### Your task
Write out the lines word for word, starting at the line that contains "How much of" and continuing through the last line of the records.

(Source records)
▬▬▬▬▬▬
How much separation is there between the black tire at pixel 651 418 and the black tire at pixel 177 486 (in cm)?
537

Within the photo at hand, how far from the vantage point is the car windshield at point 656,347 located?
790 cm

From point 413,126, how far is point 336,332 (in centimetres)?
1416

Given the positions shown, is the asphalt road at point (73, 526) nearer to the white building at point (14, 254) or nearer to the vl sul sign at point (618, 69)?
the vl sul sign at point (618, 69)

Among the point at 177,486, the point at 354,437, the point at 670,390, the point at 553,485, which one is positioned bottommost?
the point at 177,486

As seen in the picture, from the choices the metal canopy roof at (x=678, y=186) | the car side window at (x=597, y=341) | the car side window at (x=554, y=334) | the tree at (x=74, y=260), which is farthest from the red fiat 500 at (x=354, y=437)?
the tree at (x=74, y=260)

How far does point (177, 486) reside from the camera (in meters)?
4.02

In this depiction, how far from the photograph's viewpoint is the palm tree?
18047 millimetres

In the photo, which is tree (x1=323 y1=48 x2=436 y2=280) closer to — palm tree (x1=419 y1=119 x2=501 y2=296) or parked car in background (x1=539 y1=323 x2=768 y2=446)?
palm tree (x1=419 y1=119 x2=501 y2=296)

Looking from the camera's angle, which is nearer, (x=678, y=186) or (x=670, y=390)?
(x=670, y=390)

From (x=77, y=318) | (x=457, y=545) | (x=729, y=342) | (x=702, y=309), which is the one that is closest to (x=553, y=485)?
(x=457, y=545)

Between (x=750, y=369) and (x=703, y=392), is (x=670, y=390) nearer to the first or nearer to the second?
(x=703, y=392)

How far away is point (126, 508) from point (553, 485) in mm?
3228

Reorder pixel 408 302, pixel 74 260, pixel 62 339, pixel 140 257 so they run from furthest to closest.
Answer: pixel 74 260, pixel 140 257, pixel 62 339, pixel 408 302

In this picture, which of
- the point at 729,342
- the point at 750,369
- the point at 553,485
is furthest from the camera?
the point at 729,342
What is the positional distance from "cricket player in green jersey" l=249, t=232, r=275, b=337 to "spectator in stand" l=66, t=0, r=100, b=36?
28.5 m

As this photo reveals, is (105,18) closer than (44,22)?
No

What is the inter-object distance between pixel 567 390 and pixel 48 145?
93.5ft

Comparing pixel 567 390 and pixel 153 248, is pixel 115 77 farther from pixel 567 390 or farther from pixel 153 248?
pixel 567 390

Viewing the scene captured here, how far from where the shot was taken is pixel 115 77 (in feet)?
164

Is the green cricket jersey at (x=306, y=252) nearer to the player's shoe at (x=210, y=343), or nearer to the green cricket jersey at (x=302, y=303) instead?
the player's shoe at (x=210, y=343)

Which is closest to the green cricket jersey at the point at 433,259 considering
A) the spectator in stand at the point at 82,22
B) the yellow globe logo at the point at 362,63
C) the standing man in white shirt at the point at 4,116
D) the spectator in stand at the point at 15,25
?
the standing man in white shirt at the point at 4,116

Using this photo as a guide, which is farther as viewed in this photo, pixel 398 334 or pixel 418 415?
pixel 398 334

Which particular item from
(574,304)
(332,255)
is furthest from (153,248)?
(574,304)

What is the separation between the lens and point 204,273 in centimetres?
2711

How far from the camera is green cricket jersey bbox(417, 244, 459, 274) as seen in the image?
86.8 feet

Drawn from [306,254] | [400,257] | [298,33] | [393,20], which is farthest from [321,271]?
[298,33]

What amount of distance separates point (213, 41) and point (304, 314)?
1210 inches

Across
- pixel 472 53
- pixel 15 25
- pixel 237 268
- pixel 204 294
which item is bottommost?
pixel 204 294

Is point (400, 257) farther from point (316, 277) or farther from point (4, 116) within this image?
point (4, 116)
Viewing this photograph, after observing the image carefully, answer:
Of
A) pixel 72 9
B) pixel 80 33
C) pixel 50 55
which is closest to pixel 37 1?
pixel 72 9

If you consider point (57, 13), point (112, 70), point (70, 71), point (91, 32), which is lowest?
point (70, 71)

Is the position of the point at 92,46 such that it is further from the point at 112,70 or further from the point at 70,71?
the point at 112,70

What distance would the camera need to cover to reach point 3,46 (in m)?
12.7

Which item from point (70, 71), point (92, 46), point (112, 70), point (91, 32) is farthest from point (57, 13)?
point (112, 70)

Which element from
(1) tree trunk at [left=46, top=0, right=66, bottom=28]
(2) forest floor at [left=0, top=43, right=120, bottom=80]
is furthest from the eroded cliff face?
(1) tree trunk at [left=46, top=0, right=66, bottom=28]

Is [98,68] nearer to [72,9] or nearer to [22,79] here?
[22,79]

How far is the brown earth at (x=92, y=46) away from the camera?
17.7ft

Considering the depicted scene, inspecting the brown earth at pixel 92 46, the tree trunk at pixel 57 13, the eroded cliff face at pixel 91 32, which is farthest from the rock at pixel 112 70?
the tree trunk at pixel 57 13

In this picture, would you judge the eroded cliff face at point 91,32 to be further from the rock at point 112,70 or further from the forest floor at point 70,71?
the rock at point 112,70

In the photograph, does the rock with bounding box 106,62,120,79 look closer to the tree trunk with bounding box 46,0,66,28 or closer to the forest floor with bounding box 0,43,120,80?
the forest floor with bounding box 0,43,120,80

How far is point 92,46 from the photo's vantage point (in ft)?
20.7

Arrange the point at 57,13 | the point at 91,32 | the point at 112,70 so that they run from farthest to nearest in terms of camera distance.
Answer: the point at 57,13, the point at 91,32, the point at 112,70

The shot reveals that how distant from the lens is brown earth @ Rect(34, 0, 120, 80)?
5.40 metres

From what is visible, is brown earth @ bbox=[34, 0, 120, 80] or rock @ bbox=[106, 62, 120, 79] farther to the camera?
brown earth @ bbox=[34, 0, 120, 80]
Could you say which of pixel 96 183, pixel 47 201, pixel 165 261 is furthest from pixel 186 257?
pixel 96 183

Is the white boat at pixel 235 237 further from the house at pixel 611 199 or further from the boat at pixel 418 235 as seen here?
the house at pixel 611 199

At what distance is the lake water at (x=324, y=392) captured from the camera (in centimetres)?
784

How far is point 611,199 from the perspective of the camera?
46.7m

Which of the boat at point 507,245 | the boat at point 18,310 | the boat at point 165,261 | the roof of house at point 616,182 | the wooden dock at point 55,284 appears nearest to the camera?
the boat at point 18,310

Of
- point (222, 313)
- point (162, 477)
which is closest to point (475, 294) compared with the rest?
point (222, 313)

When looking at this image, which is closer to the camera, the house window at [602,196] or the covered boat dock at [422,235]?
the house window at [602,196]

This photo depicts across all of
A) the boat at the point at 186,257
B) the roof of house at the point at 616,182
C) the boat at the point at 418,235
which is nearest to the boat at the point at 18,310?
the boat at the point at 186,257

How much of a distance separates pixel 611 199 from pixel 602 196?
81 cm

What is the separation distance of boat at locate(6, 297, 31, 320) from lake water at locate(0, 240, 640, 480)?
▬▬▬▬▬▬
### Exercise solution
How much of a distance separates pixel 611 199 from pixel 602 196?
81 cm

What is the separation distance of boat at locate(6, 297, 31, 320) from lake water at locate(0, 240, 640, 480)?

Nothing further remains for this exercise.